Nachdem die Nationalsozialisten das Ehepaar Weiskopf 1933 ausgewiesen hatten, siedelten sich beide in Prag an. 1938 mussten sie dann nach Paris emigrieren. Ein Jahr später folgten beide einer Einladung der «American Writers League» in die USA. In Europa brach der Krieg aus und an eine Rückkehr war nicht mehr zu denken, schon gar nicht für eine jüdisch-kommunistische Autorin.

 

Nach dem Krieg trat F. C. Weiskopf in den diplomatischen Dienst der Tschechoslowakei ein, wurde Botschaftsrat in Washington, später Gesandter in Stockholm und schließlich Botschafter in Peking.
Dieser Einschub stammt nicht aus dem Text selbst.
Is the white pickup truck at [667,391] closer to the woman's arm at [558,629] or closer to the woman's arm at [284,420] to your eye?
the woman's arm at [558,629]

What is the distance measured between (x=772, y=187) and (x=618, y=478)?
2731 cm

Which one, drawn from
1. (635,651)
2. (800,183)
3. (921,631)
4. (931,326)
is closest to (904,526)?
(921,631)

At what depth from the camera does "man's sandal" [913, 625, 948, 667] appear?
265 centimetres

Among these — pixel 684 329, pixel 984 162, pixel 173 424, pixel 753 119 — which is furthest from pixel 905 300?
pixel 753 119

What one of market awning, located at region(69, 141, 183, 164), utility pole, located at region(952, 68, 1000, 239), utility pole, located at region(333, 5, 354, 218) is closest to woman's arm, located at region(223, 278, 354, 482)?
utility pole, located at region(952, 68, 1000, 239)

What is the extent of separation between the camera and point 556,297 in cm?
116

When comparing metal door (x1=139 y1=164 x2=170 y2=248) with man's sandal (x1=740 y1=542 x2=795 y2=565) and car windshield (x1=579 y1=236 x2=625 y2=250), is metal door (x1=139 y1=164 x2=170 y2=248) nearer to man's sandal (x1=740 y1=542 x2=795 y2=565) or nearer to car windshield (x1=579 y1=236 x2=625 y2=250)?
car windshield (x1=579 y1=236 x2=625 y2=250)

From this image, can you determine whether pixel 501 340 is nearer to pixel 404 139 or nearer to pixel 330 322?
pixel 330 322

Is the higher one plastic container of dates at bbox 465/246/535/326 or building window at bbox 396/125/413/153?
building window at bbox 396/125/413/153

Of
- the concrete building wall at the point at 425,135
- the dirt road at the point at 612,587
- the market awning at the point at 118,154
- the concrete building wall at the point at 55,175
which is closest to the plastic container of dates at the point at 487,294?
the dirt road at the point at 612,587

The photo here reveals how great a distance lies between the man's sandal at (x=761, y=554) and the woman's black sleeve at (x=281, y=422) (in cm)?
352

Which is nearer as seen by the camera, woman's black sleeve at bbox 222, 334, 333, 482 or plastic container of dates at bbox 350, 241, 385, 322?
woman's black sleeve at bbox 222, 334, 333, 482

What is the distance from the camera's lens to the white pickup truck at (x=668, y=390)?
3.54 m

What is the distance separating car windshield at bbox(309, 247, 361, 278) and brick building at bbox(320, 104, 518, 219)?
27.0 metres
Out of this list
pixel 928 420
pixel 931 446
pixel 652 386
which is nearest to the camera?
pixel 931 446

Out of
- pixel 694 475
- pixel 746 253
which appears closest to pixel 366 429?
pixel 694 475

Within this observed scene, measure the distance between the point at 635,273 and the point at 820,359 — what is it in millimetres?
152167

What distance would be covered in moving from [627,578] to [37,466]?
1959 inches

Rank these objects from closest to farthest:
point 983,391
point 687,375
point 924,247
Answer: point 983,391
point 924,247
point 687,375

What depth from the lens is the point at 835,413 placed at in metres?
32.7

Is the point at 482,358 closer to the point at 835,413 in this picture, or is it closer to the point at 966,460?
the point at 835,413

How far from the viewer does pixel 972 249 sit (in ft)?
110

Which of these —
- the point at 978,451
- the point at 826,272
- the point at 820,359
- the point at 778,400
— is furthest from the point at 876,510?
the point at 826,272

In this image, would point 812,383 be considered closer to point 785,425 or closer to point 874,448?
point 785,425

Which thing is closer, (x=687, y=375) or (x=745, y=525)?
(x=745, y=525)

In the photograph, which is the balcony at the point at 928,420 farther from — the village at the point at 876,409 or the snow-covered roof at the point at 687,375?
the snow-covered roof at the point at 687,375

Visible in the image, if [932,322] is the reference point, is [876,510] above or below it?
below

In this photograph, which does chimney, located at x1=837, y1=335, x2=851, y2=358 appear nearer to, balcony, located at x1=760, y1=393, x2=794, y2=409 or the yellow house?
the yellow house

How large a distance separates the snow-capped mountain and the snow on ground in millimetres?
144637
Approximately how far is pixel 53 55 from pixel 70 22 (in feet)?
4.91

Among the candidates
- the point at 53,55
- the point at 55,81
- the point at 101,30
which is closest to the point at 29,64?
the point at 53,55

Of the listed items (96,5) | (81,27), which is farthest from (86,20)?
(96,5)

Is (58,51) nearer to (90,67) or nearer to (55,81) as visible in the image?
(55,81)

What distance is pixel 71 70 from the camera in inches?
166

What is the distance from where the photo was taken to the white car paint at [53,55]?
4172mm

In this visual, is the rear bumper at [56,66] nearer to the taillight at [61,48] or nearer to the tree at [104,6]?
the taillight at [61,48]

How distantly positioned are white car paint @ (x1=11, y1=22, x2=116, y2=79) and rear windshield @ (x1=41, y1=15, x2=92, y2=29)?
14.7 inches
Vor allem ihre Zeit in China nutze Alex Wedding intensiv für eigene literarische Arbeiten, verfasste den Jugendroman «Das eiserne Büffelchen», sammelte und übertrug chinesische Volksmärchen. 1953 entschloss sich das Ehepaar, sich wieder in Berlin anzusiedeln.

 

Als ihr Mann zwei Jahre später starb, hinterließ er eine große Lücke im Leben der Alex Wedding. Seither widmete sie sich, neben Übersetzungen amerikanischer Schriftstellerkollegen, der Herausgabe der Werke ihres Mannes, schrieb das Drehbuch für den DEFA-Film «Lissy» nach dem gleichnamigen Roman Weiskopfs, verfasste Reportagen und Kinderbücher über ihre späteren Afrikareisen sowie Aufsätzen und Diskussionsbeiträgen zur Kinder- und Jugendliteratur. Auch rief sie am Beispiel von Antoine de Saint-Exupéry, dessen Kinderbuch «Der kleine Prinz» ihn weitaus berühmter gemacht hat, als seine Bücher für Erwachsene, Anfang der 1960er Jahre ihre Kollegen aus aller Welt auf, auch gute Kinderbücher zu schreiben und verwies auf deren große erzieherische Wirkung.

 

Alex Wedding hat verfügt, dass die Tagebücher von F. C. Weiskopf erst Jahrzehnte nach ihrem Tod veröffentlicht werden dürfen. Literaturwissenschaftler und Historiker vermuten in den Zeilen des Autors Beachtliches über dessen Zeitgenossen aus der Sowjetunion der Stalin-Ära, Kollegen aus dem gemeinsamen Exil in den USA, chinesische Politiker um Mao Tse-tung und die kulturpolitische und künstlerische Elite der DDR.

 

Gemeinsam mit ihrem Mann ist Alex Wedding auf dem Friedhof Berlin-Friedrichsfelde begraben.